事實證明,卡爾沒說瞎話,洪濤也沒瞎說,泊珠也沒瞎發火,船頭的外殼确實裂了一道口子,海水正徐徐滲了進來,底艙裏已經沒腳面了。溫老二這回沒話說了,悶着頭讓兒子們用木軌和絞盤把這艘船又拉上了沙灘,用腳手架支好,看着船頭那兩塊榫卯結構已經斷開的外船闆發呆。他搞不明白這些船闆沒傷沒裂的,怎麽就會突然斷了。
“溫伯,這不怪您,是我把船開的太快了,這種結構受不住海浪的沖打。沒關系,以後我開慢點就沒事了,不過還得勞煩您重新換兩塊新闆子。另外我建議啊,去找一塊銅闆,敲薄了之後敷在船頭,用鐵栓穿過肋骨固定住,這樣以後海水就不會直接沖擊這些闆縫了,多少也管點用。”洪濤心裏明白,這個年代的材料受不住太強烈的沖擊,自己也沒必要去訛這位老人,他家的手藝确實不錯,以後還得靠他給自己造船呢。至于如何處理,洪濤也沒啥好辦法,隻能是湊合,把船頭包上銅闆之後,多少能管點用,至少船闆不會再被海浪沖開了。但如果還是玩命跑高速,一樣不成,一個頂頭浪沒處理好,船闆不裂,肋骨也得斷。
“銅闆……官家不許私自用銅……”洪濤這個簡單的辦法到了宋朝卻成了難題,銅在大宋朝是政府管控物質,那玩意是造銅錢的啊,如果誰都有,大宋經濟就完蛋了,還不家家自己造銅錢了。
“這樣啊……那就換新闆子吧,别弄銅闆了。溫伯,我想和您談點正事。
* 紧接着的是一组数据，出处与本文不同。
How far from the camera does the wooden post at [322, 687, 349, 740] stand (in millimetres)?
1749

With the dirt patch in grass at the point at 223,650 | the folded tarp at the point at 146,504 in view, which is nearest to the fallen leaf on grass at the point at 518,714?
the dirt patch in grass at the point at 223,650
我和泊家、黃家、陳家、翁家、布家組建了一個合作社,打漁、賣魚、造船都在一起,然後大家按照股份的多少分成。咱疍家人光靠單打獨鬥赢不了大海,總要過苦日子的,隻有聯合在一起,才能力量大。以後像這種快船我還會造,造得更大更結實,要是您能加入我們的合作社,就可以用造船技術入股了。以後不管您家造不造船,都會有分紅,隻要是合作社裏的人打了魚、賣了錢就得分給您家一份兒。我還想組織疍家人去跑海商,有了這種船,咱疍家人又是海上的好手,憑什麽不能掙更多錢呢?”洪濤沒急着去處置這艘船的修理問題,這隻是他的一個試驗品,快是快,但沒什麽實用價值。他最終的目的是找出一種合适這個時代建造的遠航帆船船型,然後開始他的遠航計劃。光靠打漁,溫飽沒問題,想富裕太難了。
“能把你的快船教給我的孫子不?我和我兒子保證不學!”溫老二聽泊珠把洪濤的話翻譯完,低着頭沉思了一會兒,提出一個讓洪濤想不到的要求,這種想法簡直太淳樸了,隻是爲了給子孫留條活路。